Exactly, they were not worth pursuing at all. The way I wrote that first hypothetical was clearly not to look for much feedback, it was a throwaway comment from me, pretty uncontroversial I thought and something that people would react to with a “duh, yeah!” at most.
The follow-on from that was continuing incredulity that anyone could come up with such a figure. It snowballed from there.
My original message was not and has never been a defence of the guy in the tweet.
I think what has happened is that the ongoing assumption of my sexism and defence of “mansplaining” (both of which are fiction) has lead people to mistake defence of a general priniciple with defence of the individual in the tweet.
My protestations and clarifications at this point are having absolutely no effect as very few people are able to read what I write through anything other than a prejudiced filter.
C’est la vie. I know that an unbiased reading of my posts will not turn up anything sexist or any examples of defending bad behaviour but will turn clear evidence of me condemning both
adds “sophistry” to the evergrowing list
…and “true” …
… and “paraphrase”, it seems.
You can’t *really *be thick enough to think “I didn’t use those *exact *words” is going to be a winning argument, can you?
Oh, who am I kidding - of course you can. I have 5 pages of proof that you can. You’re *exactly *that fucking thick.
Sophistry
the use of clever but false arguments, especially with the intention of deceiving.
Have admitted to errors many times in the past. Have no problem doing so now or in the future. I do have to be shown that error first though. You’ll note that in the thread so far that hasn’t happened.
I misplaced an apostrophe, I suppose that was an error of sorts. That was pointed out as evidence of something or other I guess. Its important to note such things I suppose.
So feel free to flex your fingers in readiness of quoting a slam dunk error on my part. Then worry as you realise there isn’t actually any for you to find. Get a little nervous as you scan my posts for those oft-reported incidents of sexism or mansplaining or defending those who behaved like arseholes. Then finally give up and either not post again or come back with an insulting retort when actually “sorry for the unfounded accusation” would be the right thing to do.
Look at the number of posts, look at the number of lazy accusations of error, sexism, mansplaining and defence of bad behaviour. Then ask yourself “actually, where is the evidence of that?” so many opponents scrabbling for a put-down with such a rich vein to mine must have found something somewhere? he must have said problematic things mustn’t he?"
No. Nothing. Zilch. Not a thing. And the reason for that is that there is nothing to find. Empty, lazy accusations,
Don’t worry though. It’s fine. You are going to side with the majority here. It is easier all round isn’t it?
Like “there’s a meaningful difference beween debate and argument in this forum”, *that *kind of superficially clever but false argument?
OK, well I think the steam has definitely gone out of this one. I’m bowing out before it stretches over to another page.
Too late!
C’mon. I’m sure you had another 2, 3 pages in you, easy.
“Bowing out” is a stupid term that is unnecessary when “fleeing” is perfectly serviceable.
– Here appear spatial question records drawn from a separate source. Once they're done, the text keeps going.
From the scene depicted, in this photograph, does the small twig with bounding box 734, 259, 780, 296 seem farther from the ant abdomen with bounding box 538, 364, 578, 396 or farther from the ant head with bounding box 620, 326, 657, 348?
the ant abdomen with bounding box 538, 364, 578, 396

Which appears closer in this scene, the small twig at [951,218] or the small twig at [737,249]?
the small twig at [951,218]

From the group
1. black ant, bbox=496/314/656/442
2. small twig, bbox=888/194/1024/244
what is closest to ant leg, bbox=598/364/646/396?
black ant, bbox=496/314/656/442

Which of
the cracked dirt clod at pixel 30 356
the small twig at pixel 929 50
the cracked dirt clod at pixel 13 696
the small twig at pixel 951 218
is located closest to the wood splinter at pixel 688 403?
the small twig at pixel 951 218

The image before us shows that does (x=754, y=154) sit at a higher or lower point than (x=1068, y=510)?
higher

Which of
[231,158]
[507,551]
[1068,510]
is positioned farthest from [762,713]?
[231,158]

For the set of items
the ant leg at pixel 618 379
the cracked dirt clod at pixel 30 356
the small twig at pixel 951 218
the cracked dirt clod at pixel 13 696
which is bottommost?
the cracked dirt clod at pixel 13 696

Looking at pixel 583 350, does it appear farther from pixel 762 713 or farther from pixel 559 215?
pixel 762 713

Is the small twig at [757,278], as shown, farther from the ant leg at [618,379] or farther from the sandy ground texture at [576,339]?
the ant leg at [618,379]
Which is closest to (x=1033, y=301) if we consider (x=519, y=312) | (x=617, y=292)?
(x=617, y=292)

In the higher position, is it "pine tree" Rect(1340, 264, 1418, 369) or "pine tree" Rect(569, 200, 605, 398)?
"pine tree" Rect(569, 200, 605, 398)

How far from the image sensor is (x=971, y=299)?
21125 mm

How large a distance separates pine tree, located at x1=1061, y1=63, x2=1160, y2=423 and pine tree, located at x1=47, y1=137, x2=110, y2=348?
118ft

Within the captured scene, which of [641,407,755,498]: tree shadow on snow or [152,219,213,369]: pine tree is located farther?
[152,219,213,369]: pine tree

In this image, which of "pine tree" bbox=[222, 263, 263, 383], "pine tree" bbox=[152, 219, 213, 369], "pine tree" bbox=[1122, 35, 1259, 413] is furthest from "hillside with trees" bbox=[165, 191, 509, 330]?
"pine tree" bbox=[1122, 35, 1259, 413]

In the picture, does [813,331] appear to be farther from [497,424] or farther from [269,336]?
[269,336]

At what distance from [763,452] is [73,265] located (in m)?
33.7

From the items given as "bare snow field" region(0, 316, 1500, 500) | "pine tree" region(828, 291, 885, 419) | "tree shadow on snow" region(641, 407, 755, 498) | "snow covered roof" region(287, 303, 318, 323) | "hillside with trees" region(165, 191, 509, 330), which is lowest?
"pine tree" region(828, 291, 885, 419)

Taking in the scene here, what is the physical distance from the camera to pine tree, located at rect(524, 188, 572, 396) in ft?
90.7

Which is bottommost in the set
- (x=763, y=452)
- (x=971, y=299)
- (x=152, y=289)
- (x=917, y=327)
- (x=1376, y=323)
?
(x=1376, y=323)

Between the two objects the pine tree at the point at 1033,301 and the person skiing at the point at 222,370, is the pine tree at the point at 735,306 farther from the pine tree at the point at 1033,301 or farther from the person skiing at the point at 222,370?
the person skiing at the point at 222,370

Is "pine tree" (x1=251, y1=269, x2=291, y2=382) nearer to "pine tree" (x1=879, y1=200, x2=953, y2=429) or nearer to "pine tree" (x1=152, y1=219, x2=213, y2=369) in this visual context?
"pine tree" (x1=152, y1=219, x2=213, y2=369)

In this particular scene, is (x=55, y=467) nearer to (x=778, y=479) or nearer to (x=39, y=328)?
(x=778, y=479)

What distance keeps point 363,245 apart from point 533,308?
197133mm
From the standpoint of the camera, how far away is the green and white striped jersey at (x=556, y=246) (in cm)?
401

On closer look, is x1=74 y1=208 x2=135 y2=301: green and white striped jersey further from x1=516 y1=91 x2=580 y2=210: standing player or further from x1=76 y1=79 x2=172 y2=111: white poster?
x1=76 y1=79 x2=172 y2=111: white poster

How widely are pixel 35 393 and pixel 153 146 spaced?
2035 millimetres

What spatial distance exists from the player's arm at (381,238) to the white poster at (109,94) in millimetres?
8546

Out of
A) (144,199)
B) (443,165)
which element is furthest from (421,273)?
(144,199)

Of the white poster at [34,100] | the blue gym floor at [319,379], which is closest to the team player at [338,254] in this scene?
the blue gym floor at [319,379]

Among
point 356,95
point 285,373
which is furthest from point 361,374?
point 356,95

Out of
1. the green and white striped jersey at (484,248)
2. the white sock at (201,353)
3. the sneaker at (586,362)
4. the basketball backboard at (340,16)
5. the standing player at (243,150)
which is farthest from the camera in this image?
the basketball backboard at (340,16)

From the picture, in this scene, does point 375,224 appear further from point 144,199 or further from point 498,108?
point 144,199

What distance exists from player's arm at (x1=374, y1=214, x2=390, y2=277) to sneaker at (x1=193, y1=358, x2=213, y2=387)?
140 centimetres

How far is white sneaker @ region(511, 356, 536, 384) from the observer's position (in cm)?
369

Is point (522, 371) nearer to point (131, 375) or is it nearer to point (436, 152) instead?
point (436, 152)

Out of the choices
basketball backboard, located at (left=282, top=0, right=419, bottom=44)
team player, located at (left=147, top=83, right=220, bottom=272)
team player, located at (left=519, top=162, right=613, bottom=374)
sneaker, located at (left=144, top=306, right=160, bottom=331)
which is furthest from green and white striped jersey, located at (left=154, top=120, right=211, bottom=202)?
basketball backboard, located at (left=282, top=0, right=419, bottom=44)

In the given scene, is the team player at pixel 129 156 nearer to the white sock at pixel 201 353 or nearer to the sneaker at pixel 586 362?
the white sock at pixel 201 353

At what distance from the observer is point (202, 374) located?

5 pages and dozens of posts addressing the points and not dodging the questions put to me is clearly a definition of “fleeing” that I’m unfamiliar with.
The fact is that there is nothing new to discuss, the repetition is obvious, the only thing added over the last 12 hours is me bowing out, someone pointing out that my post actually did take it into a new page, and you with yet another creative attribution.
There’s nothing to add or for me to clarify that can’t be gleaned by re-reading the thread (god knows no-one is going to do that)
There are other things to do and other topics to comment on.
Feel free to have the last word as I suspect you feel you must but that’s me done.